__Document passage__.
***

This was not the end or reversal of neo-liberalism but the opportunity for a new extension. Everything belonging to the public would have to be sold or closed to pay for the people’s massive new debts. Austerity was a social contract in reverse, robbing the poor to pay the rich. The UK entered a new epoch, the stage of the Degenerated Social Monarchy. It began and continued after 2010 when the Tory-Liberal Democrat coalition ousted discredited New Labour government.

“Degenerated” means

Degenerated is a process of transition from one state to its opposite and thus degraded, deteriorated or corrupted. For example “With all the rain, the ground was very soggy. It quickly degenerated into a muddy quagmire at the jumps” (Yourdictionary.com) or the Crusades, as a holy war to save the religious sites for God and Christianity degenerated into mere robbing and pillaging of peaceful local populations.

I will use the metaphor of the Titanic. When the ship hit the iceberg it was stopped and becalmed. It was in crisis, not yet in panic. In fact it was doomed. It was already sunk. Soon it was no longer a ship but a wreck on the bottom of the sea. But for a period of time it still looked like a ship and still functioned as one. It kept you above the sea not under it. It was in effect a Degenerated Ship and this reality was going to impose itself on the ship and its crew over the next few hours.

Once the ship hit the iceberg there was no going back. We can’t reverse engines and go back to the good old days before the accident. A Degenerated Ship is a transitional stage between a ship and a shipwreck, between floating on the ocean and sinking to the bottom.

Trotsky used the adjective ‘Degenerated’ to describe the ‘workers state’ in the USSR. In his 1938 “Transitional Programme he says “the apparatus of the workers state underwent a complete degeneration at the same time: it was transformed from a weapon of the working class into a weapon of bureaucratic violence against the working class.” (Duncan Hallas, Trotsky’s Marxism, Pluto Press p.45).

“The USSR embodies terrific contradictions”, says Trotsky “But it still remains a degenerated workers state”. (Leon Trotsky, The Transitional Programme for Socialist Revolution, Pathfinder New York 1974 p102). The contradiction was being resolved through struggle between bureaucracy and democracy. The ‘degeneration’ concentrated power in the hands of bureaucracy through Stalin’s counter-revolution. It became a ‘Bonapartist’ dictatorship, whilst Marx and Lenin were immortalised and red flag flew above state institutions.

***

__What the task requires__. Copy the part of the passage on degeneration that starts with "Once the ship" and goes on through "to the bottom.".

***

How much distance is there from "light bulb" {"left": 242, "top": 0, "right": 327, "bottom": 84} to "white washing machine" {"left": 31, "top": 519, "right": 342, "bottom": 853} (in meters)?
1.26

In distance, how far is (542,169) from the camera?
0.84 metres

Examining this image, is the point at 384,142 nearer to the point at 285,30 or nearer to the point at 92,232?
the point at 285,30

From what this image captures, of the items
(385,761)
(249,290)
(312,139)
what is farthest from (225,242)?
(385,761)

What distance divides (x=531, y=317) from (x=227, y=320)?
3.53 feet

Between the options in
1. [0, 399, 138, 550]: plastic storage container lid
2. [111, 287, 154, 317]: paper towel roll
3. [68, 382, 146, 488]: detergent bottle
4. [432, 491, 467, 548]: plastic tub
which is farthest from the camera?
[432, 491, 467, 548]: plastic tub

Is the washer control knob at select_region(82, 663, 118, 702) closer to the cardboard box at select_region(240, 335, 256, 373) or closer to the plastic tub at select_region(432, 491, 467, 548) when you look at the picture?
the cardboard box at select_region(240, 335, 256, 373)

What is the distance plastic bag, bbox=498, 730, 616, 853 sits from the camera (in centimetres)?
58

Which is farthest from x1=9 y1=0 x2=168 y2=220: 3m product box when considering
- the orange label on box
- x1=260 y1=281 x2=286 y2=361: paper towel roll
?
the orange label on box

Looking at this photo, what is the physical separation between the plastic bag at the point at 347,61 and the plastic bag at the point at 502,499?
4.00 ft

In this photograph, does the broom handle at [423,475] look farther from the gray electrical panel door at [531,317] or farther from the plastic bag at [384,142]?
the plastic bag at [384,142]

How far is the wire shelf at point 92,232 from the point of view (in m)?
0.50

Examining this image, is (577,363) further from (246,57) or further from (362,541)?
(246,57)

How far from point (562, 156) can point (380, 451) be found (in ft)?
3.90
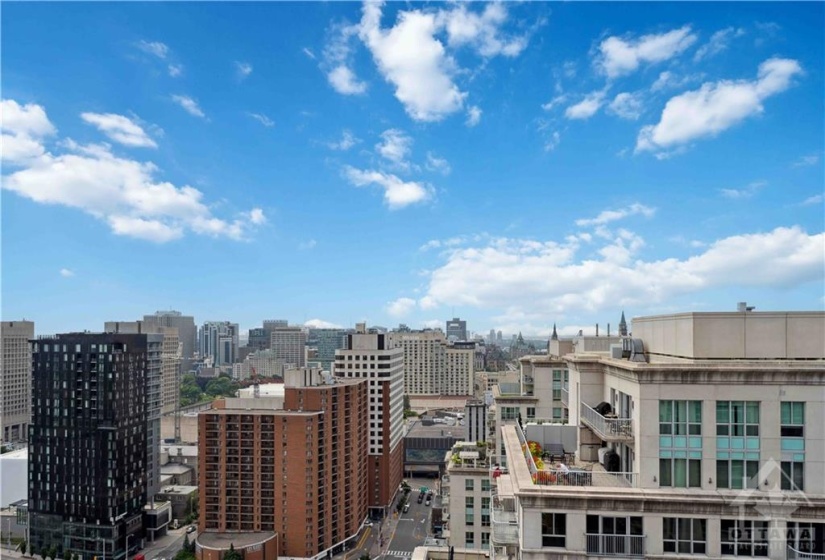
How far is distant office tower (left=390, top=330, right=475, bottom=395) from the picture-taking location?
187375mm

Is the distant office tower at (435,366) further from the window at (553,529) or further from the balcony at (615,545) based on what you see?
the balcony at (615,545)

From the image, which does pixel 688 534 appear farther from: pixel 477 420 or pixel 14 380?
pixel 14 380

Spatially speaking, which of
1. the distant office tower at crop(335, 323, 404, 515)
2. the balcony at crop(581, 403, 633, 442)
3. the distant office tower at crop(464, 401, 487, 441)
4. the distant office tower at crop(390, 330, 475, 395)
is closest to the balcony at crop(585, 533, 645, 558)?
the balcony at crop(581, 403, 633, 442)

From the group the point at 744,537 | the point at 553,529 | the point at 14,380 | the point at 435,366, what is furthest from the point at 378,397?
the point at 435,366

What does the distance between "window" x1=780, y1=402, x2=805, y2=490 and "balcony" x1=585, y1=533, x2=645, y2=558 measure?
13.3 feet

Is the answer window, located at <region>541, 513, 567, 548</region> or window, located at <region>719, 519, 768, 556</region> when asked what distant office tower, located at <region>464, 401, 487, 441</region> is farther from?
window, located at <region>719, 519, 768, 556</region>

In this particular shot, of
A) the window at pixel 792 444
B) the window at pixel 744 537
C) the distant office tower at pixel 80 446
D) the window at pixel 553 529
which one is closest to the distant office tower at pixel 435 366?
the distant office tower at pixel 80 446

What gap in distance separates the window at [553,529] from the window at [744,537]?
4.05 m

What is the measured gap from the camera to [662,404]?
565 inches

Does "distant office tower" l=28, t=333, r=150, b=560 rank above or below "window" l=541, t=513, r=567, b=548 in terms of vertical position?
below

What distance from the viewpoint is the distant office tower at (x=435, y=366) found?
187 meters

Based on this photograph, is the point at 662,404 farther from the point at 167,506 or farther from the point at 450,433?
the point at 450,433

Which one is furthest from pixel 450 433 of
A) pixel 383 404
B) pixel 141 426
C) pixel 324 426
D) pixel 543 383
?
pixel 543 383

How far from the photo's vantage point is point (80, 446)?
72.1 meters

***

__The answer__.
Once the ship hit the iceberg there was no going back. We can’t reverse engines and go back to the good old days before the accident. A Degenerated Ship is a transitional stage between a ship and a shipwreck, between floating on the ocean and sinking to the bottom.